Wir hatten keine näheren Angaben gemacht. Unsere Erklärung sollte so kurz wie möglich sein. Kinder werden in Litauen in solchem Umfang terrorisiert, daß man Bücher darüber schreiben könnte. Wir nennen nur einige Vorfälle, in denen im Frühjahr dieses Jahres Kinder in den Schulen in drei verschiedenen Rayons terrorisiert worden sind.

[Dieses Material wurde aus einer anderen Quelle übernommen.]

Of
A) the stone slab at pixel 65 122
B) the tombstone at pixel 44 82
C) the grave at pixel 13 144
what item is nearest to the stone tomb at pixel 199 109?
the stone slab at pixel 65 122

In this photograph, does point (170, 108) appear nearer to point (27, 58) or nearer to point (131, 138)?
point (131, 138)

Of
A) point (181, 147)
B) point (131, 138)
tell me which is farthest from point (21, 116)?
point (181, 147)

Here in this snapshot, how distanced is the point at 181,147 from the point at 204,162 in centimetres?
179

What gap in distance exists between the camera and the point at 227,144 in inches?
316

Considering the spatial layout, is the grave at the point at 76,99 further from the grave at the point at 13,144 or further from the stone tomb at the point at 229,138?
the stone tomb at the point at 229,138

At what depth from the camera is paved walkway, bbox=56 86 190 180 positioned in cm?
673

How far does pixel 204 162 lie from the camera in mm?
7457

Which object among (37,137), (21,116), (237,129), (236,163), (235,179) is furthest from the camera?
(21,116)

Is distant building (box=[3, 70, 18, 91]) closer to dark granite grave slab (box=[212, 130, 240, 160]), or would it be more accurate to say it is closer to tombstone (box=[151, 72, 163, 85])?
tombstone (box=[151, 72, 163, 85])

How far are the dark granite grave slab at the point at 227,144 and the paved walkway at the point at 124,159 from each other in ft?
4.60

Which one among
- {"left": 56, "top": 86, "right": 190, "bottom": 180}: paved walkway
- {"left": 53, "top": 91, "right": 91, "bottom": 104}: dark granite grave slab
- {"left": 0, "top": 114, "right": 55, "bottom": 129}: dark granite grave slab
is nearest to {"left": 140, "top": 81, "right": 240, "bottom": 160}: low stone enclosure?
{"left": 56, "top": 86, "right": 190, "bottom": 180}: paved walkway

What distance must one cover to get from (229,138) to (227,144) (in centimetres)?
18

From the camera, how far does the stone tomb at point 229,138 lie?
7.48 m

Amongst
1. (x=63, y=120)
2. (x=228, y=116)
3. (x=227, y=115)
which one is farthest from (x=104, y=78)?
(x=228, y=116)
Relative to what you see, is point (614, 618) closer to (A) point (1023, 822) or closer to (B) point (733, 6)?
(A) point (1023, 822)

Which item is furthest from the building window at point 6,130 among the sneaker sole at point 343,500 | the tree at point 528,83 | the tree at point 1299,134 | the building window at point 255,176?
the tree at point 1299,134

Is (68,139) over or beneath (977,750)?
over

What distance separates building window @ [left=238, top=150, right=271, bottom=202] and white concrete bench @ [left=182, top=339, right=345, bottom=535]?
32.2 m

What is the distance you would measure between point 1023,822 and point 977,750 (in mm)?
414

In der Mittelschule Nr. 3 in Mažeikiai wurden die Schüler gezwungen, alle gläubigen Kinder in Listen aufzuführen. Im Januar hatte die Lehrerin Bučienė der Mittelschule Nr. 1 die Schülerin der 9. Klasse, Marytė Česniauskaitė, gezwungen, einem Treffen der Kommunistischen Jugend beizuwohnen. Dort wurde ihr Vergehen angeprangert, es war der Kirchenbesuch. Lehrerin Grigaliūnienė derselben Schule forderte nach dem Unterricht die Schülerin der 4 C, Rita Ruzgytė, auf, ihre Eltern vorbeizuschicken als Strafe für den Kirchenbesuch. Die Lehrerin Nar-kienė handelte an der Schülerin Santa Bučytė in ähnlicher Weise. Am 7. April entfernte der Lehrer Valenčius von der Mittelschule Nr. 4 in Telšiai bei den Schülern der 4 B, Saulius Stonkus und Darius Mažeika, mit Gewalt die Kreuze, die sie unter ihren Hemden trugen. Dabei wurden die Hände der Kinder blutig. Die Geschichtslehrerin Karnišovą machte die Schülerin Rita Dumbliaus-kaitė vor der 9. Klasse lächerlich, indem sie ihr auftrug, über frühere und jetzige Priester zu sprechen sowie über die Stellung der Kirche. 45 Minuten waren nicht genug. Das öffentliche Bloßstellen wurde noch auf die Pause ausgedehnt. In Telšiai litt die Familie Mockevičius wegen ihrer religiösen Überzeugung. Frau Mockevičienė arbeitet als Krankenschwester im Krankenhaus. Die Abteilungsvorsteherin Cirkova drohte ihr, sie werde ihre Rechte als Mutter verlieren, wenn sie ihren Kindern weiterhin erlauben würde, zur Kirche zu gehen. Die Oberschwester Krupova drohte ihr an, ihren Sohn aus dem Schlafsaal des Medizinischen Institutes zu weisen.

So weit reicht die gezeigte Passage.